Représentation 3D d’un cerveau infecté par Toxoplasma gondii (en rouge) et imagé par microscopie à nappe de lumière (Light Sheet Fluorescence Microscopy). (Université de Genève)
Selon Rodriguez :
Ils pourraient être attirés par les crocodiles. T. gondii s’en fiche.
Rodriguez pense que les chercheurs pourraient avoir besoin de revoir leur recherche sur les structures cérébrales exactes sur lesquelles le parasite a un impact. Le réseau de neurones qui contrôle seulement la peur des chats chez la souris est plus petit que l’ensemble des neurones qui contrôlent l’anxiété générale, dit-il.
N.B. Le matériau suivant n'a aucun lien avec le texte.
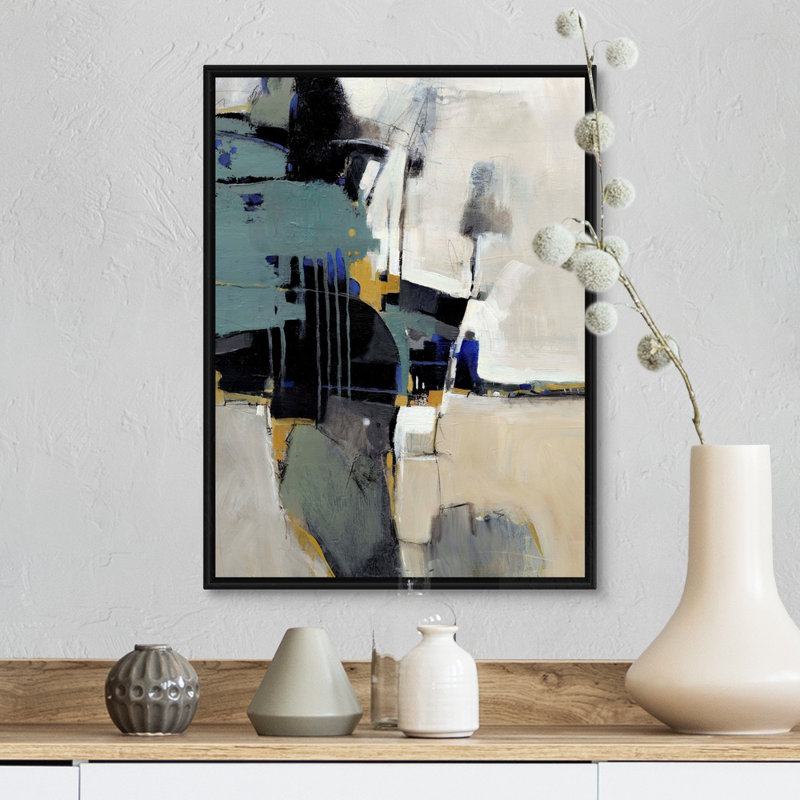 « Fluidity II » par Timothy e Toole, reproduction d’art, Cadre noir, H 18 po x l 14 po x 1,75 po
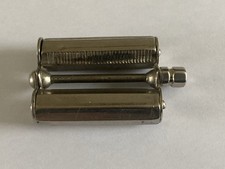 Very Rare Novelty Edwardian German White Metal Bicycle Pedal Design Vesta Case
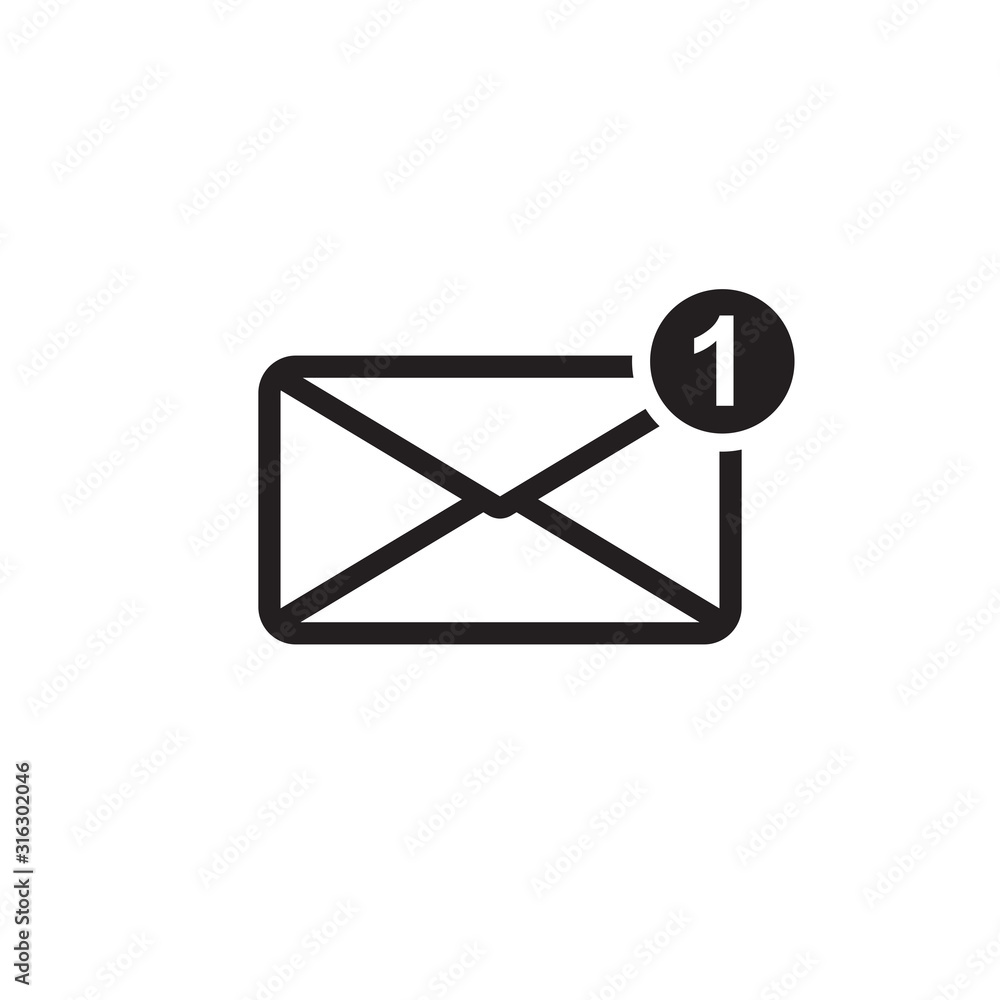 notification email icon, inbox icon, notification icon notification email icon, inbox icon, notification icon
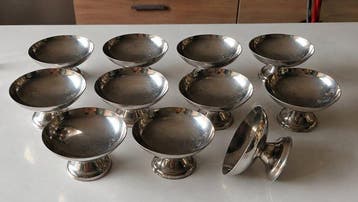 Dessertservies (11) - roestvrij staal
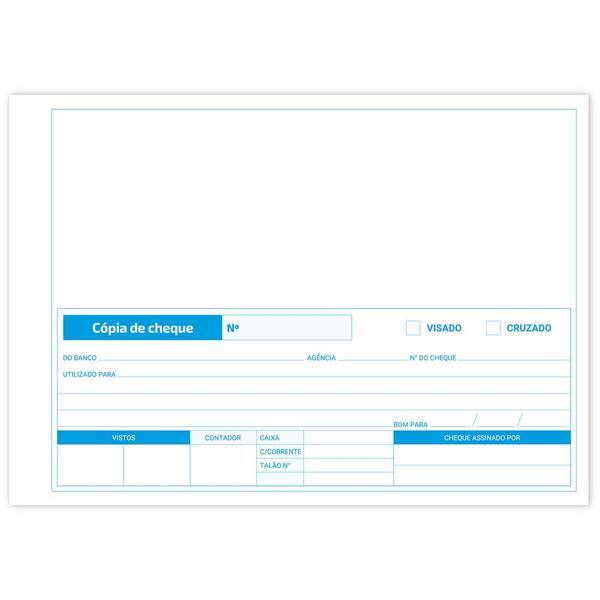 Cópia de cheque 100 folhas 148x209mm 221 Spiral UN 1 UN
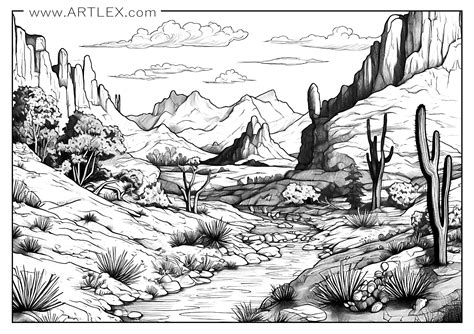 Printable Scenery Historical Landscape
Maintenant que nous savons que c’est quelque chose de plus général, nous ne cherchons pas un changement de circuit aussi spécifique et minuscule.
L’étude a également des répercussions plus directes sur la santé humaine. Les humains peuvent également contracter la toxoplasmose, et bien que les effets soient légèrement différents (il n’y a pas d’amour soudain pour les chats, bien sûr), certaines études suggèrent que l’infection pourrait entraîner des problèmes de santé mentale.
2017 :
2018 :
Dans cette étude, les tests sanguins et les évaluations de l’ADN messager, appelé ARN, dans le cerveau des souris infectées ont montré que celles qui avaient les changements comportementaux les plus sévères présentaient également des niveaux plus élevés de molécules liées à l’inflammation. Cette relation indique que le degré d’inflammation chez les souris pourrait servir de référence pour déterminer la gravité de leur infection au T. gondii.
Les symptômes humains de la maladie sont rarement aussi évidents et graves que les changements que subissent les souris, et il n’y a aucun moyen d’exploiter le cerveau des patients de leur vivant et peut-être même malades. Et, bien sûr, ces recherches ont été menées sur des souris, pas sur des personnes. Mais les résultats indiquent que des tests sanguins pourraient aider à déterminer la gravité d’une infection humaine au T. gondii.
L’étude publiée dans Cell Reports : Neuroinflammation-Associated AspecificManipulation of Mouse Predator Fear byToxoplasmagondii et présentée sur le site de l’université de Genève : Quand la toxoplasmose ôte tout sentiment de peur.